Trade talks aimed at developing a new global services pact have begun following an agreement on a negotiating framework earlier this year.

The Trade in International Services Agreement (TISA) is being negotiated by the so-called ‘Real Good Friends of Services’ within the World Trade Organisation: Australia, Canada, Chile, Colombia, Costa Rica, European Union, Hong Kong, Iceland, Israel, Japan, Mexico, New Zealand, Norway, Pakistan, Panama, Peru, South Korea, Switzerland, Taiwan, Turkey, and the United States.

Informal talks within the group began last year in response to pressure from business groups frustrated with the impasse in WTO negotiations to develop new and enhanced commitments under the General Agreement on Trade in Services (GATS).

In March, negotiators agreed to adopt a ‘hybrid’ framework for the talks which would involve countries making market access commitments on a ‘positive list’ basis, and national treatment on a ‘negative list’ basis. With a positive list approach, countries agree to liberalise only those service sectors that they agree to, while with a negative list agreeing to liberalise all areas except those explicitly excluded.

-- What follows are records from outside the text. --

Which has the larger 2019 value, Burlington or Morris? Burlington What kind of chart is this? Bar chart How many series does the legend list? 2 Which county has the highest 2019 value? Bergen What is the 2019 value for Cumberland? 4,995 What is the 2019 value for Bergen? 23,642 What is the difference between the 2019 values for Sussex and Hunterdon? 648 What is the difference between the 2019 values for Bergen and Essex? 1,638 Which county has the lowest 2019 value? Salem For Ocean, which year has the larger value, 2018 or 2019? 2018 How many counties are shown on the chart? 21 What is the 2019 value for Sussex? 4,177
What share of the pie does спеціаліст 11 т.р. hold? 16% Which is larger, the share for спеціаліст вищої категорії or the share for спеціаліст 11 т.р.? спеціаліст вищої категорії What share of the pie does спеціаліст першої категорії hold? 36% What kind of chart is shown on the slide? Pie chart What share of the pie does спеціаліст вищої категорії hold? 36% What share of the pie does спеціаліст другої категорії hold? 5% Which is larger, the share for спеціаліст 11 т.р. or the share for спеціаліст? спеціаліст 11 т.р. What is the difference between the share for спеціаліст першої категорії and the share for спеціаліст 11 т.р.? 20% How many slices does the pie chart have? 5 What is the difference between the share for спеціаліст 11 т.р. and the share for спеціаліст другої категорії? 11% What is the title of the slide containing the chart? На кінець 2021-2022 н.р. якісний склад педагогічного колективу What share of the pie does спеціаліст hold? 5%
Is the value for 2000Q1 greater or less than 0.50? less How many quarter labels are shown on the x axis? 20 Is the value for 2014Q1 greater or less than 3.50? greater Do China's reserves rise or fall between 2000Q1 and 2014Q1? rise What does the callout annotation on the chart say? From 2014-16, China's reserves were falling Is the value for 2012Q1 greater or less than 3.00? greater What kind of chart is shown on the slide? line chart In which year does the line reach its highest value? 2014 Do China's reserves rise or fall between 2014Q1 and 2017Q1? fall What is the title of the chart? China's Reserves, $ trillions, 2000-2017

The WTO members engaged in the talks have indicated that no service sector will be excluded, but some are pushing for priorities. A joint Australia-EU paper issued late last year suggested 10 issues should be the focus of the TISA: cross-border movement of professionals; domestic regulation and transparency; financial services; professional services; information and communications services; transport and logistics services;  maritime services; environmental services; energy services; and government procurement.

‘While education services are not a specific focus of the talks to date, we nevertheless need to watch developments closely, says Education International’s trade consultant David Robinson. ‘For instance, the inclusion of domestic regulation could affect rules around the  accreditation of schools, and around qualification requirements that could  have an impact on the design and delivery of vocational education and training’.

Robinson added that the targeting of financial services for further liberalisation is particularly worrisome given how weak regulatory oversight played a key role in the economic crisis of 2008.

‘If there’s anything we’ve learned over the past few years it’s that the liberalisation of financial services has been a catastrophic disaster for the economy, for government finances, for working people, and for public services including education,’ Robinson said. ‘Trade deals threaten to constrain policy space precisely at a time when governments need to rein in the financial sector’.

Robinson noted reports that the financial industry is lobbying to use trade deals as a way of weakening domestic regulations.

According to U.S. Democratic Senator Elizabeth Warren, there are ‘growing murmurs’ about the financial industry’s efforts to ‘do quietly through trade agreements what they can’t get done in public view with the lights on and people watching’.

In letter published in May, Peter Allgeier, a former U.S. Trade Representative and now president of the Coalition of Services Industries, said that trade rules require that regulations are ‘least trade and investment distorting’ and do not constitute a ‘disguised barrier to trade’.

Meanwhile, WTO members not participating in the TISA talks have criticized the initiative as undermining the multilateral approach of the WTO. Brazil, China, and India have been vocal opponents of TISA.